Data listing:
"""
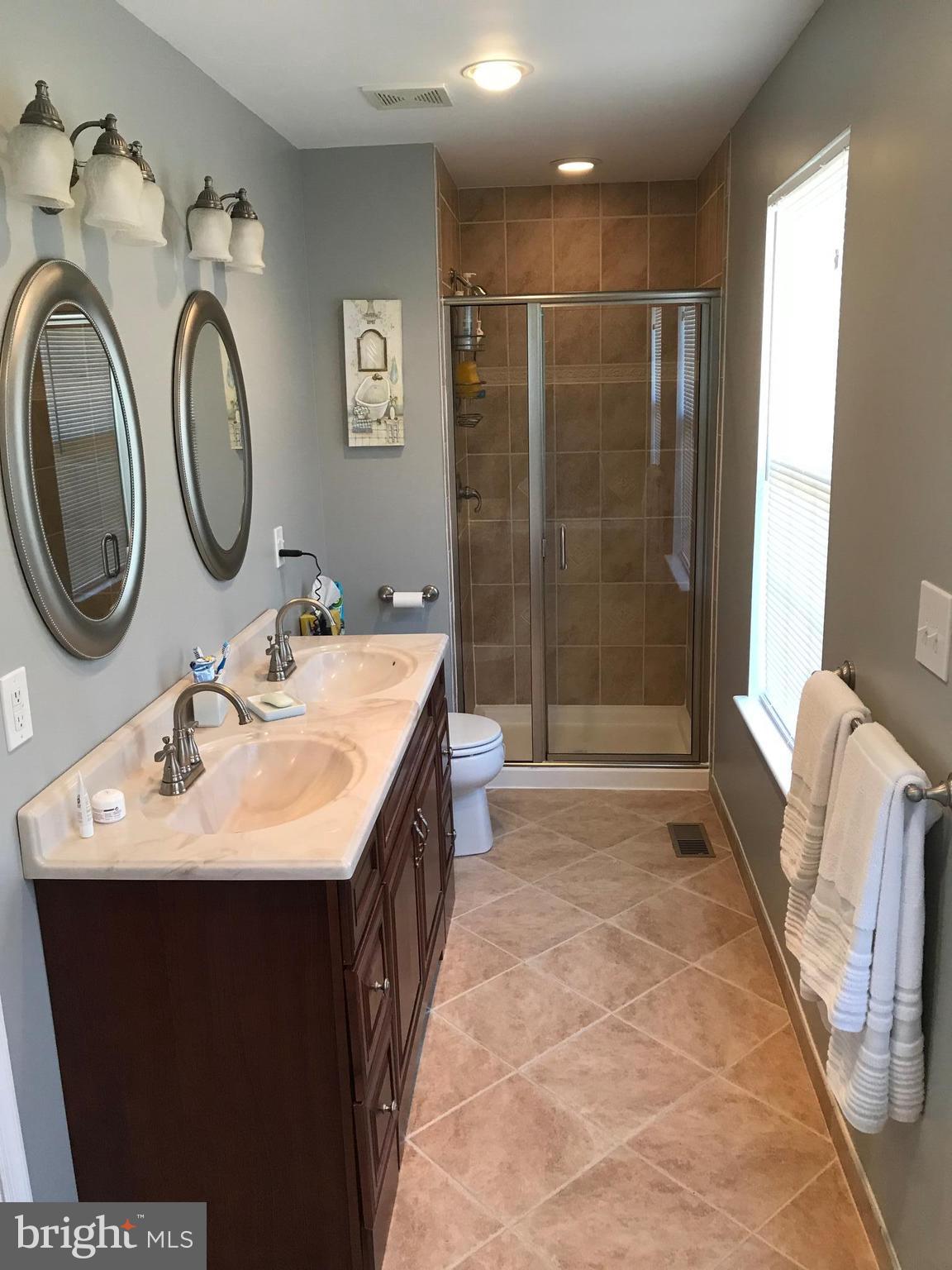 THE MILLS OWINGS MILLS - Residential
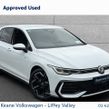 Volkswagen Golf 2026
"""
"""
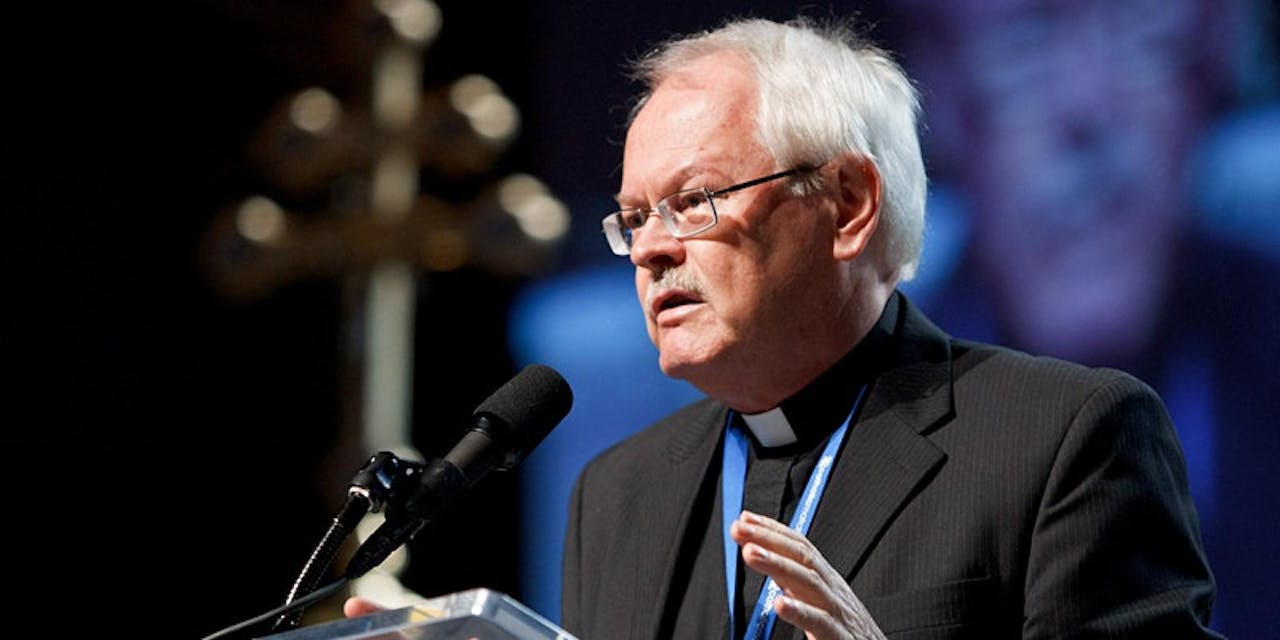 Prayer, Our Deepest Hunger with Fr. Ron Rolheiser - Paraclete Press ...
"""
"""
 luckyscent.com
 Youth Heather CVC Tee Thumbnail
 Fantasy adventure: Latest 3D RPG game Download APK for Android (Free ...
"""
Activity: After locating the line with "luckyscent.com" above, return that line and every later line through the one with "Fantasy adventure: Latest", word for word and with nothing else.

Solution for this task:
 luckyscent.com
 Youth Heather CVC Tee Thumbnail
 Fantasy adventure: Latest 3D RPG game Download APK for Android (Free ...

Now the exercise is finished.